INSTRUÇÕES DA TAREFA: Digite de novo, sem mudar nada, um trecho do texto sobre a crítica de Lenio Streck. Comece pelas palavras "Nesses termos, estou" e pare logo depois de "dizer algo mais.".

FONTE:
##########

Admiro o Lenio Streck, mas não posso dizer que circulo entre seus amigos próximos. Ele foi meu professor em duas ocasiões, no mestrado e no doutorado. E também esteve na minha banca de doutoramento, em abril de 2006. Quando fui promovido a desembargador e classifiquei-me na 5ª Câmara Criminal do Tribunal de Justiça do Rio Grande do Sul, na vaga deixada por Aramis Nassif, tive a felicidade de compor aquela câmara criminal na companhia de Amilton Bueno de Carvalho, de Luiz Gonzaga da Silva Moura e de Genacéia Alberton. Lenio Streck, como todos sabem, foi procurador de justiça e por muitos anos, certamente mais de uma década, na 5ª Câmara Criminal do TJ-RS.

Nesses termos, estou honrado com uma crítica, severa, do Lenio, na sua última coluna da ConJur, ou, como ele diz, uma “chinelada epistêmica”. É a segunda crítica que dele recebo, pelo menos de que eu saiba, que constou na sua prestigiada coluna da ConJur. Honrado porque convivo muito bem com a crítica. Ela me faz bem, pois sempre procuro ter um sentimento elevado de autocrítica. Também estou honrado porque vem do Lenio. E, no caso, ela me dá a oportunidade de dizer algo mais.

Procuro prestar, na matéria penal, uma jurisdição garantista. Nas demais matérias também procuro não me desgarrar das concepções que lhe servem de fundamento. Observar e aplicar a Constituição. Aliás, nas aulas de graduação sempre recordo da noção de Streck quando diz que “temos — os brasileiros — um sentimento de baixa constitucionalidade”. Isso é fruto da ditadura que vivenciamos e da jovialidade das nossas instituições, para começo de conversa. Muitos não dão tanta importância, como deviam, à Constituição, prestes a completar 28 anos. E, nesse contexto, também prestigio e dou uma importância extremamente relevante à legislação. Digo sempre: “a lei é o resultado de uma longa evolução cultural da humanidade e, por isso, um determinado indivíduo não pode se considerar mais sábio do que ela”.

##########

DADOS FORNECIDOS:
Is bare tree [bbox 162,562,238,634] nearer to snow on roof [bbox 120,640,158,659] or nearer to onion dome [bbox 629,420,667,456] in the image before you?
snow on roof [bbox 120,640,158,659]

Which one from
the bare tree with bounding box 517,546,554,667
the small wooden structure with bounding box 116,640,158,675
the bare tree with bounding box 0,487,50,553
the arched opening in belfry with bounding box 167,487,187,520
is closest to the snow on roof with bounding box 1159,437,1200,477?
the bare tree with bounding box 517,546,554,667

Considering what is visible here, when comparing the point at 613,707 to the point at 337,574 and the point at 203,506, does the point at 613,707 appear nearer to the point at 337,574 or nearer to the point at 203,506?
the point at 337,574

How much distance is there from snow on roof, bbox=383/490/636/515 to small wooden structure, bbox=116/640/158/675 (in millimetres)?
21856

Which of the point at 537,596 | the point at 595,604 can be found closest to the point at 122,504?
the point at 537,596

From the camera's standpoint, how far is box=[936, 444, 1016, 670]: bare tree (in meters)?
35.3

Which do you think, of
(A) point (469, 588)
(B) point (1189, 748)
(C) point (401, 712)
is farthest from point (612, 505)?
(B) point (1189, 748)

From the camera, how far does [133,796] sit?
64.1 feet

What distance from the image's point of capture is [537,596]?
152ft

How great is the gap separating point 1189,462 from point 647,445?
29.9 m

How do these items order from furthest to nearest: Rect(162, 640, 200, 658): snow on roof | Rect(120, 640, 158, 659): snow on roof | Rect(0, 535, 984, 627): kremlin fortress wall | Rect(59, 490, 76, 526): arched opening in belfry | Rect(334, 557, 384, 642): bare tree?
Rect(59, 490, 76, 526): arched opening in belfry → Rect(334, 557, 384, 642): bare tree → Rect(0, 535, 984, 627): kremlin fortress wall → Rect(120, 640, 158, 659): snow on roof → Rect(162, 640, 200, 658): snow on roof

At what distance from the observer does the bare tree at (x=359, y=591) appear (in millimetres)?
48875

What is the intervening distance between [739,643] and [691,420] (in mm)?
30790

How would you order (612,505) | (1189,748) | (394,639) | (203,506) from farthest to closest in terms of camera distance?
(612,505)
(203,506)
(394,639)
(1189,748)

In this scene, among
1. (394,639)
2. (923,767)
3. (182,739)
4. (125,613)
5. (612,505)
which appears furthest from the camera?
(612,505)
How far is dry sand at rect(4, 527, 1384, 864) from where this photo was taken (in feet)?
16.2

##########

SOLUÇÃO DO EXERCÍCIO:
Nesses termos, estou honrado com uma crítica, severa, do Lenio, na sua última coluna da ConJur, ou, como ele diz, uma “chinelada epistêmica”. É a segunda crítica que dele recebo, pelo menos de que eu saiba, que constou na sua prestigiada coluna da ConJur. Honrado porque convivo muito bem com a crítica. Ela me faz bem, pois sempre procuro ter um sentimento elevado de autocrítica. Também estou honrado porque vem do Lenio. E, no caso, ela me dá a oportunidade de dizer algo mais.